(What the task requires):
Extract the whole listing as it stands. Do not include the pictures.

Data shown START

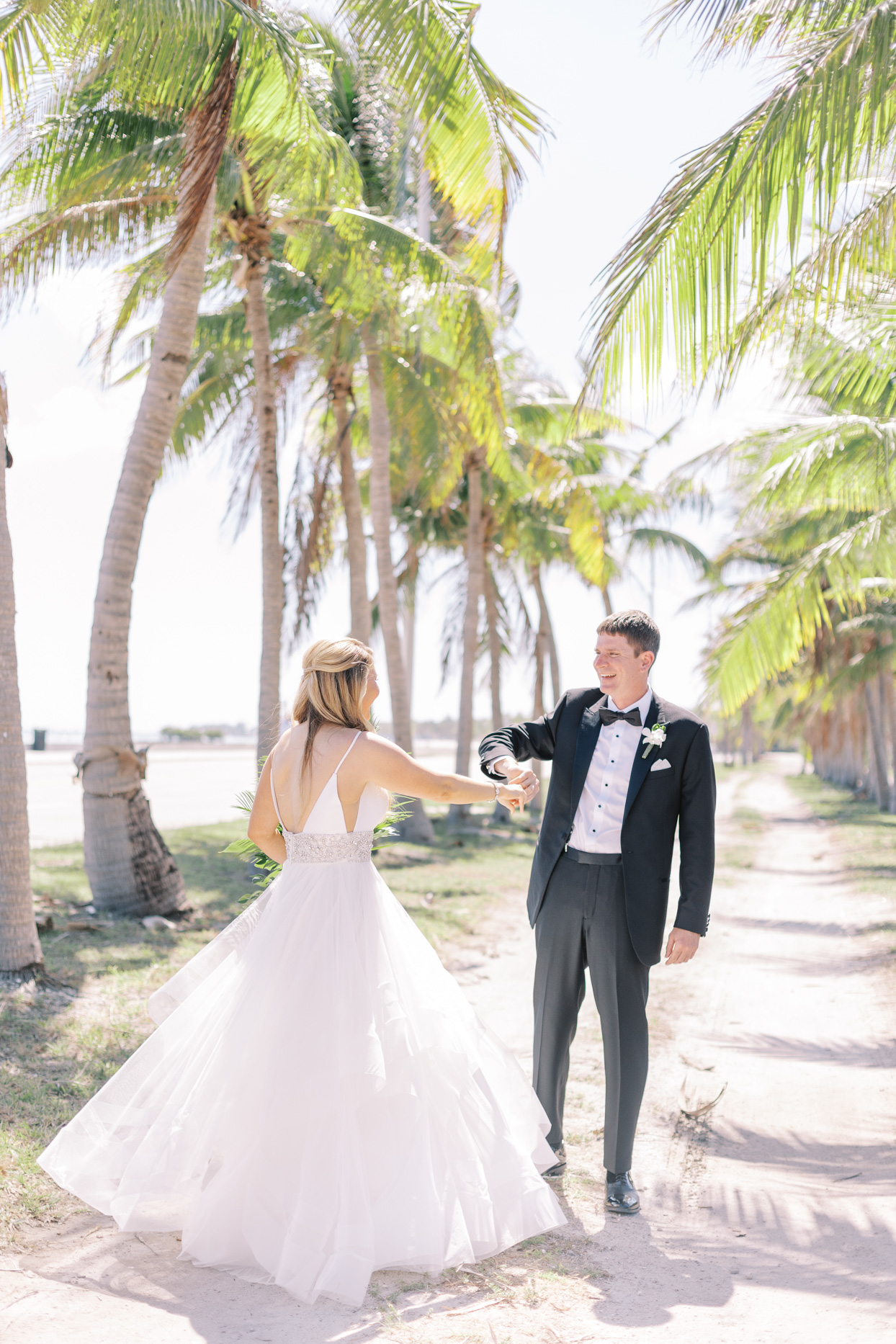 groom spinning bride during first look under palm trees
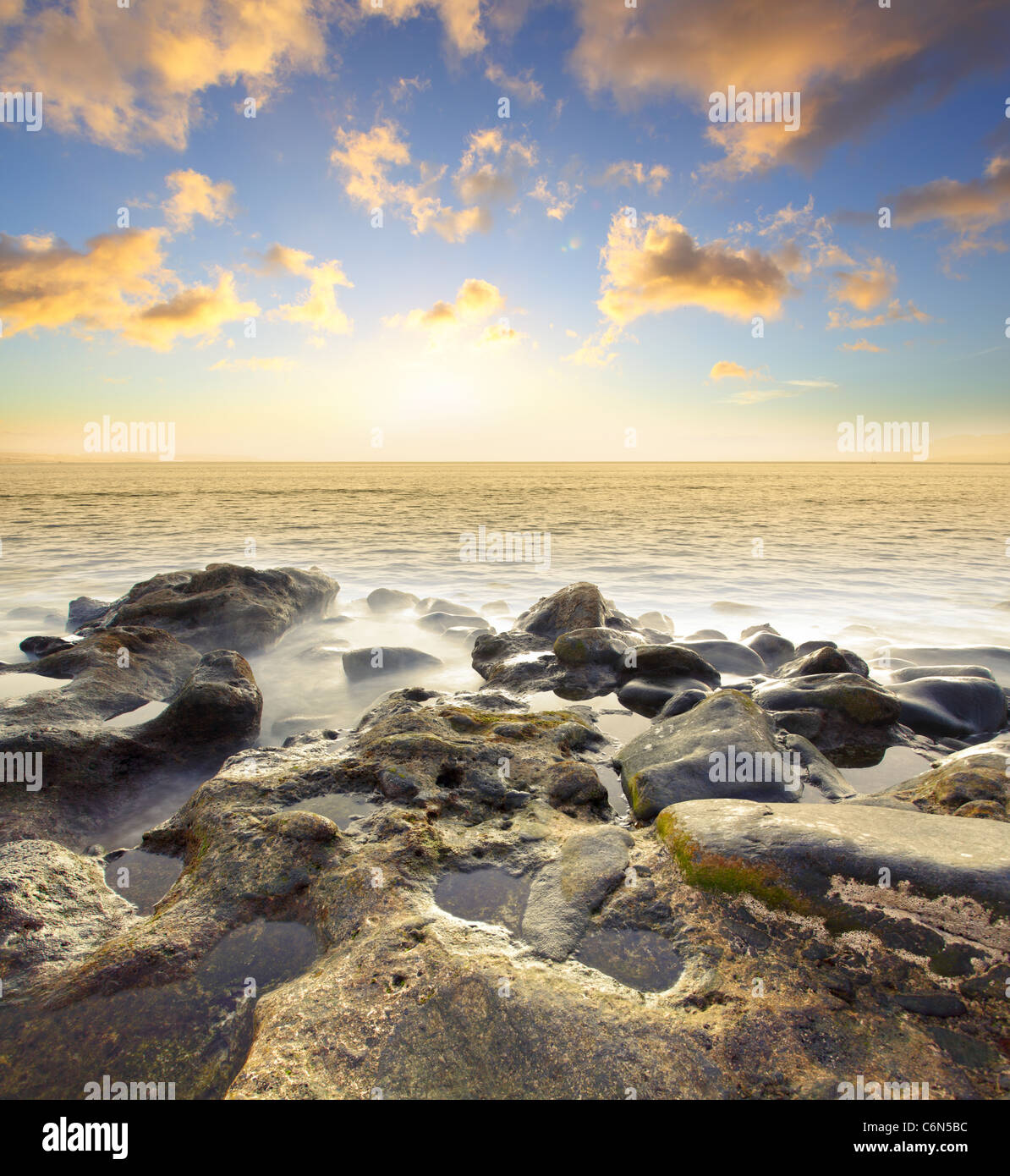 Beautiful sundown at rocky beach. Water in motion blur. - Stock Image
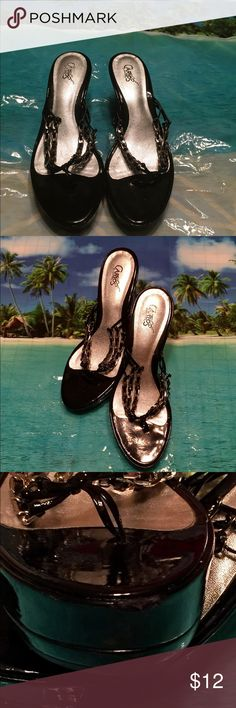 Carlos Santana Shoes Black patent leather toe wedge sandals. They make a pretty showing. Please see the picture showing the minor scuff mark. Carlos Santana Shoes Wedges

Data shown END

(Written reply):
 groom spinning bride during first look under palm trees
 Beautiful sundown at rocky beach. Water in motion blur. - Stock Image
 Carlos Santana Shoes Black patent leather toe wedge sandals. They make a pretty showing. Please see the picture showing the minor scuff mark. Carlos Santana Shoes Wedges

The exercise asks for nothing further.